Hari pertama di Surabaya, saya kembali ke hotel dan masuk kamar pada pk 04.00. Kebayang kan berjalan dari lobi ke kamar di koridor paling belakang? Beruntung jalan bertiga saat mata sudah kriyep – kriyep jadi tak lama setelah masuk kamar langsung lena hingga pk 09.00! hmm .. TIDUR apa PINGSAN? Karena harus berangkat kerja lagi pk 10.30, saya mesti bergegas mandi dan meraup sarapan cepat di Indigo Restaurant di lantai dua hotel dengan memilih duduk di Roof Garden.
Dari meja saya terlihat plakat Insiden Bendera yang terjadi pada 19 September 1945 yang dipasang di fasad ballroom. Insiden yang berawal dari kenekatan Belanda menaikkan bendera merah putih biru di menara Yamato yang membuat arek – arek Surabaya marah besar karena Belanda tak menghargai kesepakatan tentang kemerdekaan Indonesia. Akibatnya, mereka mendatangi Yamato yang menjadi tempat tinggal pasukan Allied Forces Netherlands East Indies (AFNEI), pasukan Sekutu yang diboncengi Belanda.



Hotel Majapahit
Jl. Tunjungan No 65, Genteng, Surabaya 60275
Telp. +62 31 5454333
Email: RESERVATIONS@Hotel-Majapahit.com
Di siang hari pada hari ketiga di Surabaya, saya bersua Sabrina Dian Utami, Promotion and Communications Executive, Majapahit Hotel Surabaya yang menemani berkeliling hotel, berbagi cerita, dan bersedia menjadi tukang potret 😉 . Terima kasih banget mbak Tamiiiii 🙂

Ternyata, tepat di ujung koridor kamar saya, kamar 033. Kamar yang ditempati W.V.Ch Ploegman, dijadikan pusat komando pasukan Belanda, tempat mereka berkumpul di malam Insiden Bendera. Kamar ini memiliki pintu darurat untuk melarikan diri dan evakuasi yang terhubung langsung ke perkampungan di belakang hotel. Kamar khusus lain yang tak jauh dari kamar tidur saya adalah Presidential Suite. Kamar langganan petinggi negara ketika berkunjung ke Surabaya yang juga sering dipesan untuk acara keluarga seperti pernikahan. Dua hari jelang 117 tahun Hotel Majapahit, saya pamit dan meninggalkan hotel menuju Juanda, saleum [oli3ve].

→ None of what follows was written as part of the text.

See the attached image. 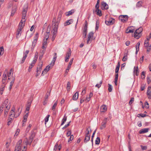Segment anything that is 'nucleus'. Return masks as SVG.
I'll return each mask as SVG.
<instances>
[{"label":"nucleus","mask_w":151,"mask_h":151,"mask_svg":"<svg viewBox=\"0 0 151 151\" xmlns=\"http://www.w3.org/2000/svg\"><path fill=\"white\" fill-rule=\"evenodd\" d=\"M149 129L148 128L142 129L139 131V133L140 134H144L147 132Z\"/></svg>","instance_id":"f3484780"},{"label":"nucleus","mask_w":151,"mask_h":151,"mask_svg":"<svg viewBox=\"0 0 151 151\" xmlns=\"http://www.w3.org/2000/svg\"><path fill=\"white\" fill-rule=\"evenodd\" d=\"M7 76H12V77H13V69L11 68L10 70V72H7Z\"/></svg>","instance_id":"a878e982"},{"label":"nucleus","mask_w":151,"mask_h":151,"mask_svg":"<svg viewBox=\"0 0 151 151\" xmlns=\"http://www.w3.org/2000/svg\"><path fill=\"white\" fill-rule=\"evenodd\" d=\"M57 101H56L55 102V103H54L52 107V110H54L55 109V108L57 105Z\"/></svg>","instance_id":"8fccbe9b"},{"label":"nucleus","mask_w":151,"mask_h":151,"mask_svg":"<svg viewBox=\"0 0 151 151\" xmlns=\"http://www.w3.org/2000/svg\"><path fill=\"white\" fill-rule=\"evenodd\" d=\"M90 135H86L84 139V142H88L90 139Z\"/></svg>","instance_id":"7c9ffc66"},{"label":"nucleus","mask_w":151,"mask_h":151,"mask_svg":"<svg viewBox=\"0 0 151 151\" xmlns=\"http://www.w3.org/2000/svg\"><path fill=\"white\" fill-rule=\"evenodd\" d=\"M95 12L96 13V14L97 15H99V16H101V10L99 9H96Z\"/></svg>","instance_id":"bb28decb"},{"label":"nucleus","mask_w":151,"mask_h":151,"mask_svg":"<svg viewBox=\"0 0 151 151\" xmlns=\"http://www.w3.org/2000/svg\"><path fill=\"white\" fill-rule=\"evenodd\" d=\"M147 94L148 98L149 99H151V87L150 86L148 88Z\"/></svg>","instance_id":"ddd939ff"},{"label":"nucleus","mask_w":151,"mask_h":151,"mask_svg":"<svg viewBox=\"0 0 151 151\" xmlns=\"http://www.w3.org/2000/svg\"><path fill=\"white\" fill-rule=\"evenodd\" d=\"M47 43V41L45 40V39H44L43 40L42 45V48L43 49H45L46 48V47L45 46Z\"/></svg>","instance_id":"c756f323"},{"label":"nucleus","mask_w":151,"mask_h":151,"mask_svg":"<svg viewBox=\"0 0 151 151\" xmlns=\"http://www.w3.org/2000/svg\"><path fill=\"white\" fill-rule=\"evenodd\" d=\"M87 27H84L83 31V34H85V36L86 35L87 33Z\"/></svg>","instance_id":"79ce46f5"},{"label":"nucleus","mask_w":151,"mask_h":151,"mask_svg":"<svg viewBox=\"0 0 151 151\" xmlns=\"http://www.w3.org/2000/svg\"><path fill=\"white\" fill-rule=\"evenodd\" d=\"M33 137H34V135L32 134L29 137L28 139L26 138V140L25 141H24V142L26 145H31V144L33 139Z\"/></svg>","instance_id":"7ed1b4c3"},{"label":"nucleus","mask_w":151,"mask_h":151,"mask_svg":"<svg viewBox=\"0 0 151 151\" xmlns=\"http://www.w3.org/2000/svg\"><path fill=\"white\" fill-rule=\"evenodd\" d=\"M28 6L26 5L23 9L22 13V19H24V21H26L25 17L27 15V11Z\"/></svg>","instance_id":"20e7f679"},{"label":"nucleus","mask_w":151,"mask_h":151,"mask_svg":"<svg viewBox=\"0 0 151 151\" xmlns=\"http://www.w3.org/2000/svg\"><path fill=\"white\" fill-rule=\"evenodd\" d=\"M40 73H41L40 71L39 70H38V69H37L36 73V75H35L36 77H37L39 76V74H40Z\"/></svg>","instance_id":"e2e57ef3"},{"label":"nucleus","mask_w":151,"mask_h":151,"mask_svg":"<svg viewBox=\"0 0 151 151\" xmlns=\"http://www.w3.org/2000/svg\"><path fill=\"white\" fill-rule=\"evenodd\" d=\"M15 80V76H14L12 78V81L10 83V85L9 88V90H10L12 88V87L14 83V82Z\"/></svg>","instance_id":"dca6fc26"},{"label":"nucleus","mask_w":151,"mask_h":151,"mask_svg":"<svg viewBox=\"0 0 151 151\" xmlns=\"http://www.w3.org/2000/svg\"><path fill=\"white\" fill-rule=\"evenodd\" d=\"M100 142V139L99 137H97L95 141V144L96 145H99Z\"/></svg>","instance_id":"ea45409f"},{"label":"nucleus","mask_w":151,"mask_h":151,"mask_svg":"<svg viewBox=\"0 0 151 151\" xmlns=\"http://www.w3.org/2000/svg\"><path fill=\"white\" fill-rule=\"evenodd\" d=\"M128 30V29H126V32L127 33H133L134 32V31L133 29H129L128 32H127V31Z\"/></svg>","instance_id":"864d4df0"},{"label":"nucleus","mask_w":151,"mask_h":151,"mask_svg":"<svg viewBox=\"0 0 151 151\" xmlns=\"http://www.w3.org/2000/svg\"><path fill=\"white\" fill-rule=\"evenodd\" d=\"M4 52V49L3 47H0V56L3 54Z\"/></svg>","instance_id":"49530a36"},{"label":"nucleus","mask_w":151,"mask_h":151,"mask_svg":"<svg viewBox=\"0 0 151 151\" xmlns=\"http://www.w3.org/2000/svg\"><path fill=\"white\" fill-rule=\"evenodd\" d=\"M50 116L49 114L44 119L45 121V124H46V123L49 120V118Z\"/></svg>","instance_id":"a18cd8bd"},{"label":"nucleus","mask_w":151,"mask_h":151,"mask_svg":"<svg viewBox=\"0 0 151 151\" xmlns=\"http://www.w3.org/2000/svg\"><path fill=\"white\" fill-rule=\"evenodd\" d=\"M20 107H19L18 108V111H16V113L17 114V112L18 115H16V116H15V117H17V116H19V115L20 114V113L21 112V111H22V110H21L19 111V110H20Z\"/></svg>","instance_id":"37998d69"},{"label":"nucleus","mask_w":151,"mask_h":151,"mask_svg":"<svg viewBox=\"0 0 151 151\" xmlns=\"http://www.w3.org/2000/svg\"><path fill=\"white\" fill-rule=\"evenodd\" d=\"M93 34L94 33L93 32H91L89 33L88 35V39L87 41V44H88L90 42V43L91 42V40H92V37H93Z\"/></svg>","instance_id":"0eeeda50"},{"label":"nucleus","mask_w":151,"mask_h":151,"mask_svg":"<svg viewBox=\"0 0 151 151\" xmlns=\"http://www.w3.org/2000/svg\"><path fill=\"white\" fill-rule=\"evenodd\" d=\"M91 132V129H90V131H89V130H88V128H87L86 129V135H90V133Z\"/></svg>","instance_id":"5fc2aeb1"},{"label":"nucleus","mask_w":151,"mask_h":151,"mask_svg":"<svg viewBox=\"0 0 151 151\" xmlns=\"http://www.w3.org/2000/svg\"><path fill=\"white\" fill-rule=\"evenodd\" d=\"M7 75L6 74L4 73L3 75L2 79L6 80Z\"/></svg>","instance_id":"774afa93"},{"label":"nucleus","mask_w":151,"mask_h":151,"mask_svg":"<svg viewBox=\"0 0 151 151\" xmlns=\"http://www.w3.org/2000/svg\"><path fill=\"white\" fill-rule=\"evenodd\" d=\"M140 43L139 42H138L136 45V54H137V53L139 51V46L140 45Z\"/></svg>","instance_id":"4be33fe9"},{"label":"nucleus","mask_w":151,"mask_h":151,"mask_svg":"<svg viewBox=\"0 0 151 151\" xmlns=\"http://www.w3.org/2000/svg\"><path fill=\"white\" fill-rule=\"evenodd\" d=\"M149 40V39L148 38H147V40H146L145 41L144 45L145 47H147L149 46V44L148 42Z\"/></svg>","instance_id":"f704fd0d"},{"label":"nucleus","mask_w":151,"mask_h":151,"mask_svg":"<svg viewBox=\"0 0 151 151\" xmlns=\"http://www.w3.org/2000/svg\"><path fill=\"white\" fill-rule=\"evenodd\" d=\"M145 72L144 71H143L142 73V74L141 75V77L142 79H144L145 78Z\"/></svg>","instance_id":"bf43d9fd"},{"label":"nucleus","mask_w":151,"mask_h":151,"mask_svg":"<svg viewBox=\"0 0 151 151\" xmlns=\"http://www.w3.org/2000/svg\"><path fill=\"white\" fill-rule=\"evenodd\" d=\"M12 118H10L9 117L8 120V122H7V125H9L11 123H12Z\"/></svg>","instance_id":"c03bdc74"},{"label":"nucleus","mask_w":151,"mask_h":151,"mask_svg":"<svg viewBox=\"0 0 151 151\" xmlns=\"http://www.w3.org/2000/svg\"><path fill=\"white\" fill-rule=\"evenodd\" d=\"M127 54L126 53V54H124V56L123 57L122 60L123 61H126L127 60Z\"/></svg>","instance_id":"a19ab883"},{"label":"nucleus","mask_w":151,"mask_h":151,"mask_svg":"<svg viewBox=\"0 0 151 151\" xmlns=\"http://www.w3.org/2000/svg\"><path fill=\"white\" fill-rule=\"evenodd\" d=\"M102 83V81H100L99 84H97L95 86L96 87H97L98 88H99L101 87V85Z\"/></svg>","instance_id":"680f3d73"},{"label":"nucleus","mask_w":151,"mask_h":151,"mask_svg":"<svg viewBox=\"0 0 151 151\" xmlns=\"http://www.w3.org/2000/svg\"><path fill=\"white\" fill-rule=\"evenodd\" d=\"M42 61H40L39 63V65L37 66V69H38V70H39L41 71L42 69Z\"/></svg>","instance_id":"6ab92c4d"},{"label":"nucleus","mask_w":151,"mask_h":151,"mask_svg":"<svg viewBox=\"0 0 151 151\" xmlns=\"http://www.w3.org/2000/svg\"><path fill=\"white\" fill-rule=\"evenodd\" d=\"M27 56V55H24L23 57L22 58V59L21 62V63H23L24 61L26 58Z\"/></svg>","instance_id":"4d7b16f0"},{"label":"nucleus","mask_w":151,"mask_h":151,"mask_svg":"<svg viewBox=\"0 0 151 151\" xmlns=\"http://www.w3.org/2000/svg\"><path fill=\"white\" fill-rule=\"evenodd\" d=\"M24 21V19H22L19 24V27H24L25 25V22Z\"/></svg>","instance_id":"393cba45"},{"label":"nucleus","mask_w":151,"mask_h":151,"mask_svg":"<svg viewBox=\"0 0 151 151\" xmlns=\"http://www.w3.org/2000/svg\"><path fill=\"white\" fill-rule=\"evenodd\" d=\"M134 101V98L133 97L132 98L129 102V104L131 105Z\"/></svg>","instance_id":"6e6d98bb"},{"label":"nucleus","mask_w":151,"mask_h":151,"mask_svg":"<svg viewBox=\"0 0 151 151\" xmlns=\"http://www.w3.org/2000/svg\"><path fill=\"white\" fill-rule=\"evenodd\" d=\"M22 140H19L17 142L16 147H17V151H23V150L21 151V146L22 143Z\"/></svg>","instance_id":"6e6552de"},{"label":"nucleus","mask_w":151,"mask_h":151,"mask_svg":"<svg viewBox=\"0 0 151 151\" xmlns=\"http://www.w3.org/2000/svg\"><path fill=\"white\" fill-rule=\"evenodd\" d=\"M107 118H105L101 123V126L100 127L101 129H102L105 127L106 124L107 122Z\"/></svg>","instance_id":"f8f14e48"},{"label":"nucleus","mask_w":151,"mask_h":151,"mask_svg":"<svg viewBox=\"0 0 151 151\" xmlns=\"http://www.w3.org/2000/svg\"><path fill=\"white\" fill-rule=\"evenodd\" d=\"M57 20L55 18H54L52 20V30L51 31L52 35V40L53 41L55 40L56 34L57 33L58 24L56 25Z\"/></svg>","instance_id":"f257e3e1"},{"label":"nucleus","mask_w":151,"mask_h":151,"mask_svg":"<svg viewBox=\"0 0 151 151\" xmlns=\"http://www.w3.org/2000/svg\"><path fill=\"white\" fill-rule=\"evenodd\" d=\"M32 101V100L29 101V100L28 101L27 104L26 106V111H29L30 108Z\"/></svg>","instance_id":"4468645a"},{"label":"nucleus","mask_w":151,"mask_h":151,"mask_svg":"<svg viewBox=\"0 0 151 151\" xmlns=\"http://www.w3.org/2000/svg\"><path fill=\"white\" fill-rule=\"evenodd\" d=\"M5 85H2L0 88V94L2 95L3 94V91L4 90Z\"/></svg>","instance_id":"473e14b6"},{"label":"nucleus","mask_w":151,"mask_h":151,"mask_svg":"<svg viewBox=\"0 0 151 151\" xmlns=\"http://www.w3.org/2000/svg\"><path fill=\"white\" fill-rule=\"evenodd\" d=\"M73 22V19H70L66 21L64 24L65 26H66L68 25L72 24Z\"/></svg>","instance_id":"a211bd4d"},{"label":"nucleus","mask_w":151,"mask_h":151,"mask_svg":"<svg viewBox=\"0 0 151 151\" xmlns=\"http://www.w3.org/2000/svg\"><path fill=\"white\" fill-rule=\"evenodd\" d=\"M62 16V12H59L56 24H58L60 21L61 18Z\"/></svg>","instance_id":"2eb2a0df"},{"label":"nucleus","mask_w":151,"mask_h":151,"mask_svg":"<svg viewBox=\"0 0 151 151\" xmlns=\"http://www.w3.org/2000/svg\"><path fill=\"white\" fill-rule=\"evenodd\" d=\"M75 10L74 9H72L68 12L65 13V15L67 16H68L73 14L75 12Z\"/></svg>","instance_id":"412c9836"},{"label":"nucleus","mask_w":151,"mask_h":151,"mask_svg":"<svg viewBox=\"0 0 151 151\" xmlns=\"http://www.w3.org/2000/svg\"><path fill=\"white\" fill-rule=\"evenodd\" d=\"M99 22H98V21H97L96 22V27H95L96 30H98L99 27Z\"/></svg>","instance_id":"3c124183"},{"label":"nucleus","mask_w":151,"mask_h":151,"mask_svg":"<svg viewBox=\"0 0 151 151\" xmlns=\"http://www.w3.org/2000/svg\"><path fill=\"white\" fill-rule=\"evenodd\" d=\"M120 67L119 62H118L117 65L116 66L115 69V77L118 78V71Z\"/></svg>","instance_id":"9b49d317"},{"label":"nucleus","mask_w":151,"mask_h":151,"mask_svg":"<svg viewBox=\"0 0 151 151\" xmlns=\"http://www.w3.org/2000/svg\"><path fill=\"white\" fill-rule=\"evenodd\" d=\"M50 66L49 65L47 66L46 68L44 69V71L45 72V73H46L50 70Z\"/></svg>","instance_id":"58836bf2"},{"label":"nucleus","mask_w":151,"mask_h":151,"mask_svg":"<svg viewBox=\"0 0 151 151\" xmlns=\"http://www.w3.org/2000/svg\"><path fill=\"white\" fill-rule=\"evenodd\" d=\"M49 35L50 33H46L45 34L44 39H45V40H47L49 37Z\"/></svg>","instance_id":"c9c22d12"},{"label":"nucleus","mask_w":151,"mask_h":151,"mask_svg":"<svg viewBox=\"0 0 151 151\" xmlns=\"http://www.w3.org/2000/svg\"><path fill=\"white\" fill-rule=\"evenodd\" d=\"M73 58H72L70 60V62H69V64L68 65V66L67 68V70H69L70 69V68L71 67V66L72 65L73 62Z\"/></svg>","instance_id":"5701e85b"},{"label":"nucleus","mask_w":151,"mask_h":151,"mask_svg":"<svg viewBox=\"0 0 151 151\" xmlns=\"http://www.w3.org/2000/svg\"><path fill=\"white\" fill-rule=\"evenodd\" d=\"M10 108V105H6L5 109V110L7 111V112L8 111V110Z\"/></svg>","instance_id":"69168bd1"},{"label":"nucleus","mask_w":151,"mask_h":151,"mask_svg":"<svg viewBox=\"0 0 151 151\" xmlns=\"http://www.w3.org/2000/svg\"><path fill=\"white\" fill-rule=\"evenodd\" d=\"M14 109H12L10 112V114L9 115L10 116L13 117L14 116H16V114H15V112L14 111Z\"/></svg>","instance_id":"cd10ccee"},{"label":"nucleus","mask_w":151,"mask_h":151,"mask_svg":"<svg viewBox=\"0 0 151 151\" xmlns=\"http://www.w3.org/2000/svg\"><path fill=\"white\" fill-rule=\"evenodd\" d=\"M71 52L70 49L67 52L65 58H68V59H69L70 56L71 55Z\"/></svg>","instance_id":"b1692460"},{"label":"nucleus","mask_w":151,"mask_h":151,"mask_svg":"<svg viewBox=\"0 0 151 151\" xmlns=\"http://www.w3.org/2000/svg\"><path fill=\"white\" fill-rule=\"evenodd\" d=\"M8 101V99H6L4 101V103H3L1 106L0 107V113H1L3 111V109L6 107L7 103Z\"/></svg>","instance_id":"1a4fd4ad"},{"label":"nucleus","mask_w":151,"mask_h":151,"mask_svg":"<svg viewBox=\"0 0 151 151\" xmlns=\"http://www.w3.org/2000/svg\"><path fill=\"white\" fill-rule=\"evenodd\" d=\"M143 30V28L142 27H139L137 29L134 33V37L137 39H138L142 36L141 32Z\"/></svg>","instance_id":"f03ea898"},{"label":"nucleus","mask_w":151,"mask_h":151,"mask_svg":"<svg viewBox=\"0 0 151 151\" xmlns=\"http://www.w3.org/2000/svg\"><path fill=\"white\" fill-rule=\"evenodd\" d=\"M101 8L102 10H107L109 9V6L106 2L103 1L101 3Z\"/></svg>","instance_id":"423d86ee"},{"label":"nucleus","mask_w":151,"mask_h":151,"mask_svg":"<svg viewBox=\"0 0 151 151\" xmlns=\"http://www.w3.org/2000/svg\"><path fill=\"white\" fill-rule=\"evenodd\" d=\"M67 117L66 116H64L62 121V123L61 124V126L63 125L66 121L67 120Z\"/></svg>","instance_id":"72a5a7b5"},{"label":"nucleus","mask_w":151,"mask_h":151,"mask_svg":"<svg viewBox=\"0 0 151 151\" xmlns=\"http://www.w3.org/2000/svg\"><path fill=\"white\" fill-rule=\"evenodd\" d=\"M70 82H68L67 85V90H69V89H70Z\"/></svg>","instance_id":"09e8293b"},{"label":"nucleus","mask_w":151,"mask_h":151,"mask_svg":"<svg viewBox=\"0 0 151 151\" xmlns=\"http://www.w3.org/2000/svg\"><path fill=\"white\" fill-rule=\"evenodd\" d=\"M38 38V35L37 34H36V35H35V38L34 40V42H36L37 41V39Z\"/></svg>","instance_id":"13d9d810"},{"label":"nucleus","mask_w":151,"mask_h":151,"mask_svg":"<svg viewBox=\"0 0 151 151\" xmlns=\"http://www.w3.org/2000/svg\"><path fill=\"white\" fill-rule=\"evenodd\" d=\"M73 137H74L73 135H71L70 136V137L68 141V142H69L70 141H72L73 139Z\"/></svg>","instance_id":"0e129e2a"},{"label":"nucleus","mask_w":151,"mask_h":151,"mask_svg":"<svg viewBox=\"0 0 151 151\" xmlns=\"http://www.w3.org/2000/svg\"><path fill=\"white\" fill-rule=\"evenodd\" d=\"M134 72H135V75L137 76L139 74L138 68L137 66L134 67Z\"/></svg>","instance_id":"c85d7f7f"},{"label":"nucleus","mask_w":151,"mask_h":151,"mask_svg":"<svg viewBox=\"0 0 151 151\" xmlns=\"http://www.w3.org/2000/svg\"><path fill=\"white\" fill-rule=\"evenodd\" d=\"M108 91L109 92H111L112 91V87L111 85L109 84H108Z\"/></svg>","instance_id":"603ef678"},{"label":"nucleus","mask_w":151,"mask_h":151,"mask_svg":"<svg viewBox=\"0 0 151 151\" xmlns=\"http://www.w3.org/2000/svg\"><path fill=\"white\" fill-rule=\"evenodd\" d=\"M115 19L113 18H110L108 21H105V23L107 25L113 24L114 22Z\"/></svg>","instance_id":"9d476101"},{"label":"nucleus","mask_w":151,"mask_h":151,"mask_svg":"<svg viewBox=\"0 0 151 151\" xmlns=\"http://www.w3.org/2000/svg\"><path fill=\"white\" fill-rule=\"evenodd\" d=\"M58 146V143H56L55 146H54V149H53L54 151H56V150L57 149Z\"/></svg>","instance_id":"338daca9"},{"label":"nucleus","mask_w":151,"mask_h":151,"mask_svg":"<svg viewBox=\"0 0 151 151\" xmlns=\"http://www.w3.org/2000/svg\"><path fill=\"white\" fill-rule=\"evenodd\" d=\"M128 16L127 15H120L119 16V19L123 23L126 22L128 20Z\"/></svg>","instance_id":"39448f33"},{"label":"nucleus","mask_w":151,"mask_h":151,"mask_svg":"<svg viewBox=\"0 0 151 151\" xmlns=\"http://www.w3.org/2000/svg\"><path fill=\"white\" fill-rule=\"evenodd\" d=\"M78 97V92H76L73 95V100L76 101V100Z\"/></svg>","instance_id":"aec40b11"},{"label":"nucleus","mask_w":151,"mask_h":151,"mask_svg":"<svg viewBox=\"0 0 151 151\" xmlns=\"http://www.w3.org/2000/svg\"><path fill=\"white\" fill-rule=\"evenodd\" d=\"M101 109H102V112H104L105 111L107 110V108L106 106L102 105L101 107Z\"/></svg>","instance_id":"e433bc0d"},{"label":"nucleus","mask_w":151,"mask_h":151,"mask_svg":"<svg viewBox=\"0 0 151 151\" xmlns=\"http://www.w3.org/2000/svg\"><path fill=\"white\" fill-rule=\"evenodd\" d=\"M22 32H19V31H18L17 30V32L16 35V38L17 39H18L19 37L21 35V34Z\"/></svg>","instance_id":"4c0bfd02"},{"label":"nucleus","mask_w":151,"mask_h":151,"mask_svg":"<svg viewBox=\"0 0 151 151\" xmlns=\"http://www.w3.org/2000/svg\"><path fill=\"white\" fill-rule=\"evenodd\" d=\"M34 65H33V64H30L29 66V69L28 70V71L29 72H30L31 71L32 68Z\"/></svg>","instance_id":"052dcab7"},{"label":"nucleus","mask_w":151,"mask_h":151,"mask_svg":"<svg viewBox=\"0 0 151 151\" xmlns=\"http://www.w3.org/2000/svg\"><path fill=\"white\" fill-rule=\"evenodd\" d=\"M142 1H139L137 3L136 6L137 7H140L142 6Z\"/></svg>","instance_id":"2f4dec72"},{"label":"nucleus","mask_w":151,"mask_h":151,"mask_svg":"<svg viewBox=\"0 0 151 151\" xmlns=\"http://www.w3.org/2000/svg\"><path fill=\"white\" fill-rule=\"evenodd\" d=\"M147 83L149 84L151 82V77L149 76H147Z\"/></svg>","instance_id":"de8ad7c7"}]
</instances>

Jadi di kunjungan kali ini nggak ada pengalaman mistis kan, kak? 😀
Aku naksir desain interior ruang kerjanya. Mewah, tapi nggak glamor, malah homey banget. Aku bakal betah begadang kerja atau nulis sambil ngopi-ngopi.
Kan dah temenan kita, jadi saling menghargai 🙂
kamarnya agak remang-remang gitu ya heheh
hemat listrik Dlienz, kalo siang buka gorden aja kalo mo terang 😂
ahhhh memang lorong itu ngeri mbak, apalagi mbak jalan jam 4, iuhhh lorong itu sering terlihat pesta dansa orang ornag belanda dan tamanya … hmmmm merinding disco. ogah kalau disuruh bonbok disini sendiri.